The going gets especially tough for blacks who have climbed near the top of the ladder. There they frequently encounter the so-called glass ceiling: they can see the next step up, but they never get invited to take it. "You have to be twice as good to get the job you want," says Robert Lee Dean, 48, a $50,000-a-year maintenance planner at a Boise Cascade plant in Jackson, Ala. About four months ago, Jerry O. Williams, 50, who seemed poised to become the first black chief executive officer of a FORTUNE 500 company, resigned as president of AM International, a Chicago-based manufacturer of office- automation equipment. His reason: it was taking too long for him to be promoted to the top slot.
Frustrated by the slow pace of change in corporate bureaucracies, many black entrepreneurs have struck out on their own. An example is Peggie Henderson, 40, who co-founded two clothing stores in Tunica, Miss., in 1979. Last year her family, using their own funds and $147,000 in state loans, started the Southern Group, Inc. At first the company provided two disparate services, duplicating videocassettes and distributing chemical cleaners. Recently it expanded into production. A small assembly line now turns out all-purpose cleaner and dishwashing liquid at the rate of about 50 bottles a minute. The Southern Group currently employs about twelve workers. By later this year Henderson hopes to have 150 workers on-line. Says she: "The only way the conditions of black people will improve is for us to provide jobs for ourselves. I think it's going to get worse as far as white people hiring blacks, unless we are super, super people."
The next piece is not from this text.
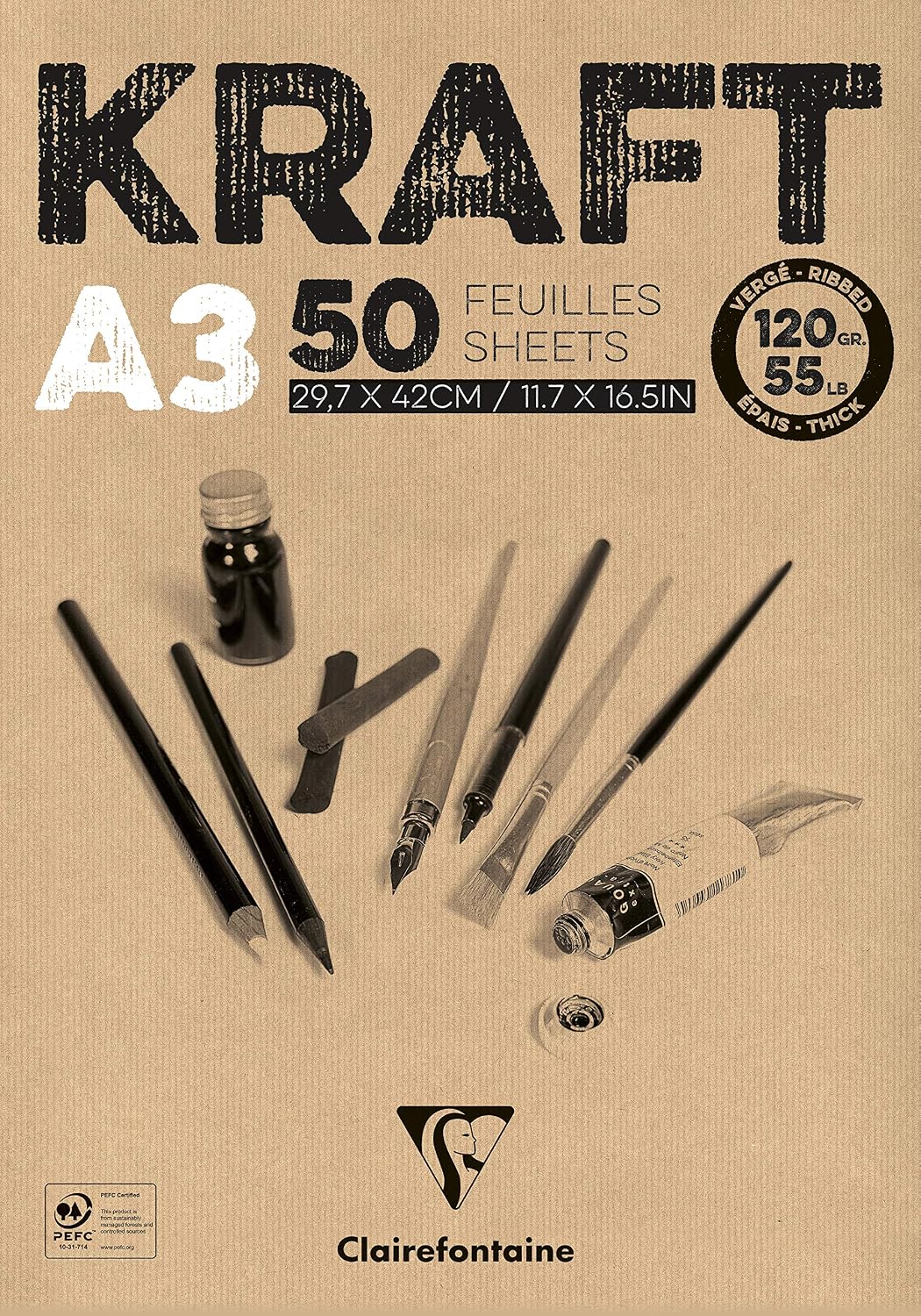 Clairefontaine, Ref 975816C, Kraft Paper Pad (50 Sheets), A3 (420 x 297mm) Size, 120gsm Paper, Acid Free, pH Neutral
Charles Blair, 41, can remember the vacation car trips of his childhood in the 1950s. Before the family took off, his father would carefully map out in advance how far they would get on each tank of gas. He had to be sure they didn't run low on a stretch of road where the service stations wouldn't sell to blacks. Those days are just a memory now -- but a memory Blair wants to pass on to his two teenage sons, to help them understand the hurdles he faced in launching his own management-consulting firm in Indianapolis. "I just try to give them some sense of history," he says. And another thing. "I teach them not to feel inferior. Any barriers that seem to exist -- they can find a way to do something about them."
If the good news is that middle-class blacks are in many ways indistinguishable from middle-class whites, that's the bad news too. Like other ethnic and racial groups, upwardly mobile African Americans often fear that assimilation will mean the loss of identity. In a nation where for centuries being black almost always meant being poor, prosperity itself can seem like a departure from tradition.